Nella luce dell’apparire – la luce in cui consisto, permanente sfondo – l’accordo col mondo è assecondare questo lento spostamento nel dipanarsi dello spettacolo che si dispiega. Questo spettacolo ci capta. Ipnoticamente attratti in esso, là, un po’ più in là, sempre ci chiama.

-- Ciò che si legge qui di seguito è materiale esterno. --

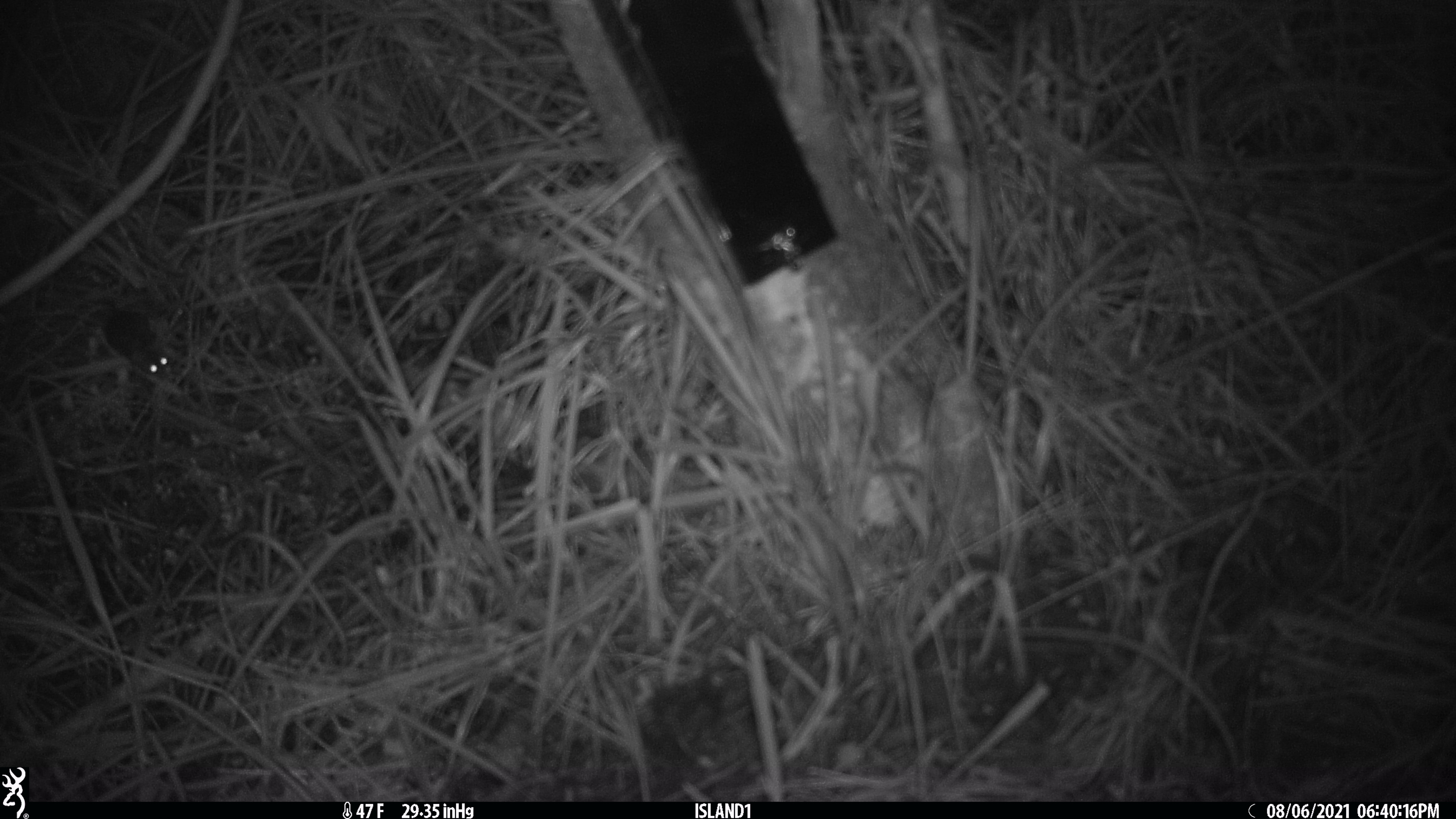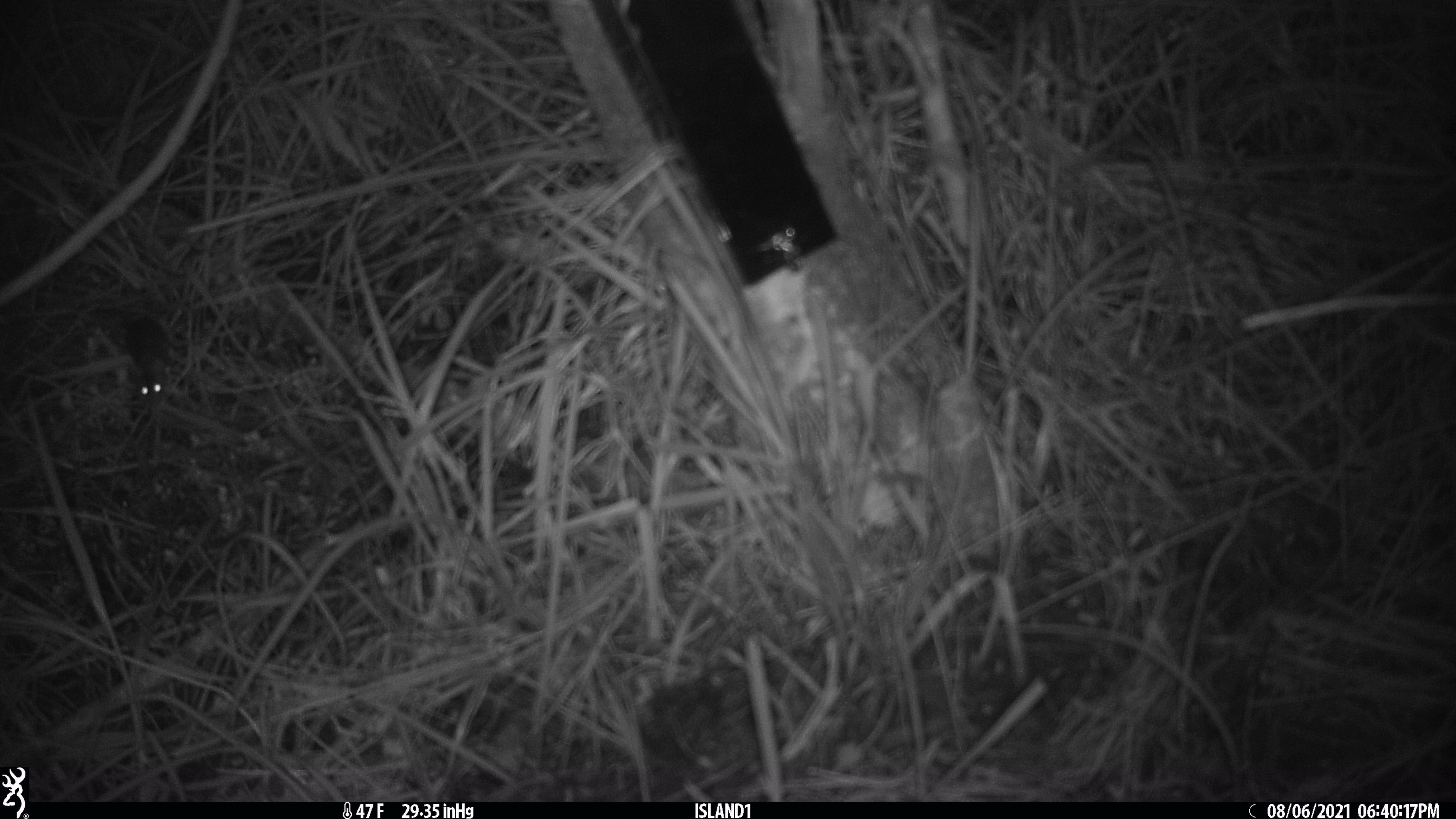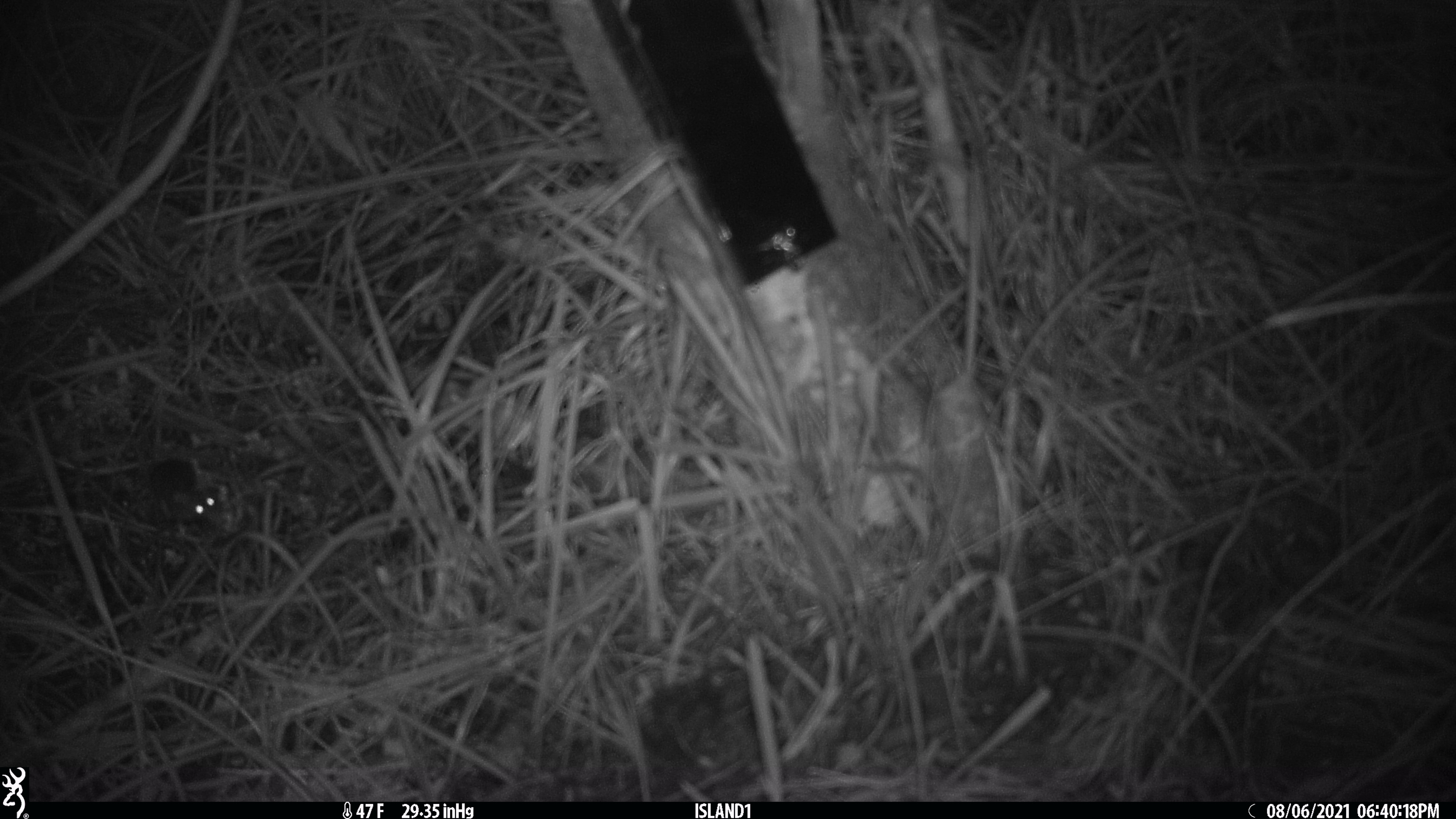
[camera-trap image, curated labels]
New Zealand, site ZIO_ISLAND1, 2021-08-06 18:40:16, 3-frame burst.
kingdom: Animalia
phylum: Chordata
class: Mammalia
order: Rodentia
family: Muridae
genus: Mus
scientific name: Mus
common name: mouse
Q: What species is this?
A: Mouse (Mus).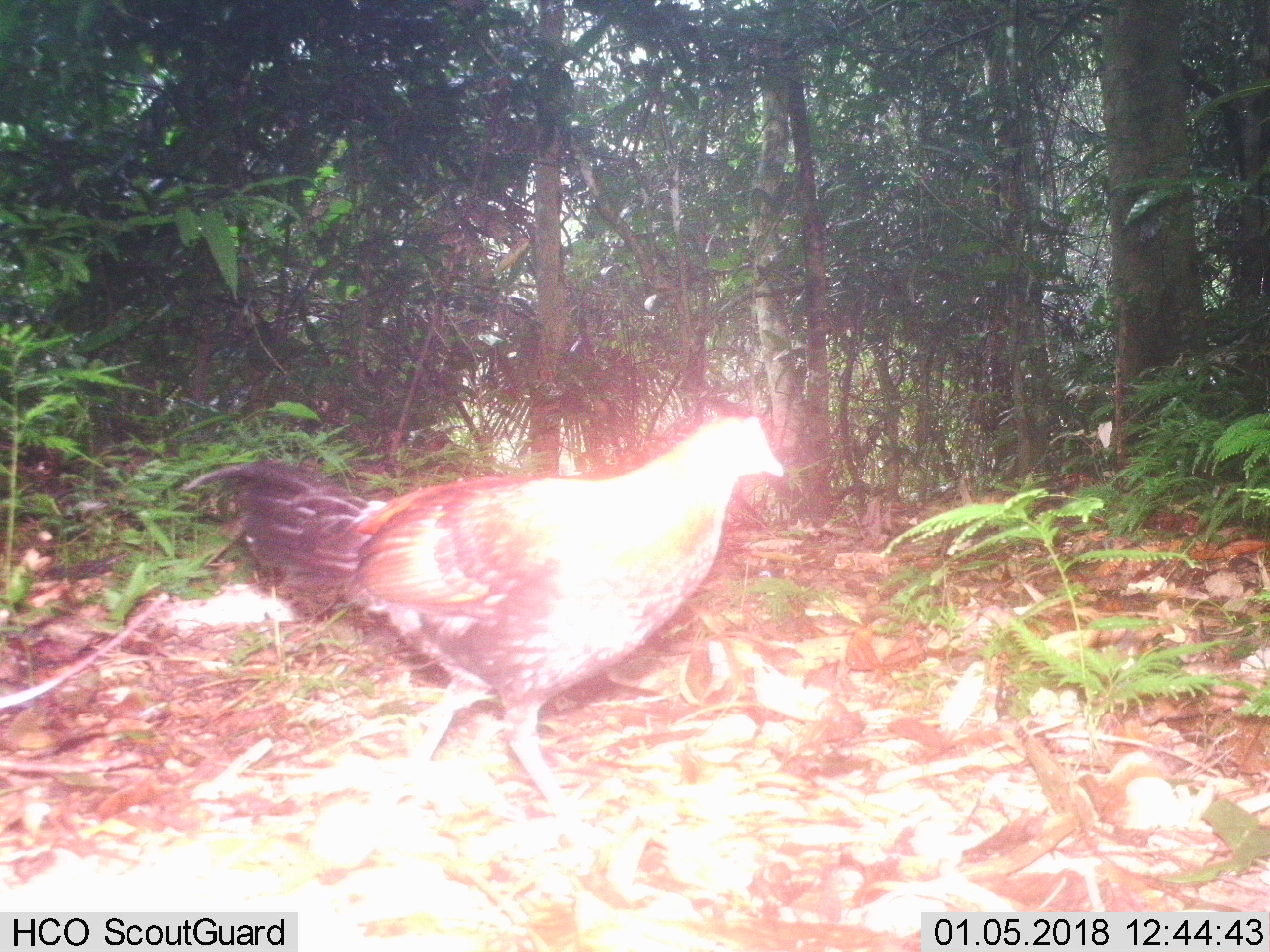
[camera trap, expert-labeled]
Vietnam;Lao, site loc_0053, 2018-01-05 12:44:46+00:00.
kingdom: Animalia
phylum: Chordata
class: Aves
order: Galliformes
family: Phasianidae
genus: Gallus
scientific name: Gallus gallus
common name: red junglefowl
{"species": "red junglefowl (Gallus gallus)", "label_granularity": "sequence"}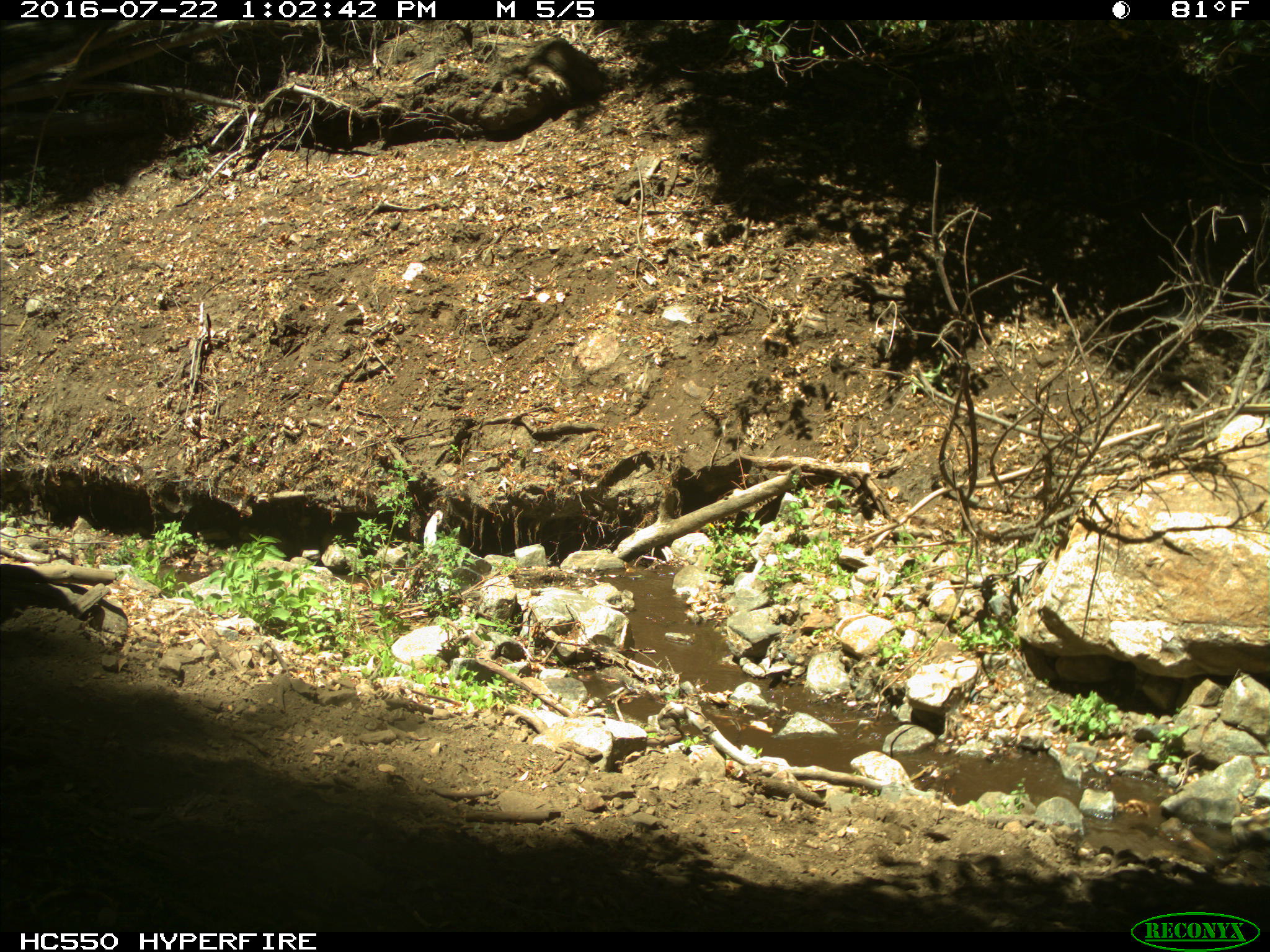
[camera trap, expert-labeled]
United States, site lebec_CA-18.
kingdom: Animalia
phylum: Chordata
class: Mammalia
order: Artiodactyla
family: Bovidae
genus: Bos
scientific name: Bos taurus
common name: domestic cow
Bos taurus (domestic cow).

La quiete in cui nell’attimo mi poso perciò si smuove. Da questo spostamento io vengo. In questo spostamento io consisto. Qui è ogni tensione, ogni desiderare, ogni vibrazione che muova la mente e i sensi, e anche ogni collasso in trauma. Questa è l’inquietudine che mi pervade.

Noi siamo inquieti. E lo siamo perché vivi. Poichè vivi, i nostri corpo e mente hanno dinamiche e energetiche. Perciò hanno inquietudini. Inquieto è il godimento di esserci qui ora, ma anche la tensione del nesso al prima e al poi inquieta. Nell’inquietudine di cui siamo perciò intessuti la tensione che tutto ciò comporta è, nel fondo, anche la sottile sofferenza dell’essere spinti altrove volendo restare qua e dell’essere qui tendendo altrove.

Questa sofferenza è nel profondo. Più sei perciò profondo e quindi più vai nella profondità che – per lo più inavvertitamente – abiti, più – tanto o poco, ben delineata o vagamente presentita che sia – l’inquietudine, che sempre già c’è, emerge.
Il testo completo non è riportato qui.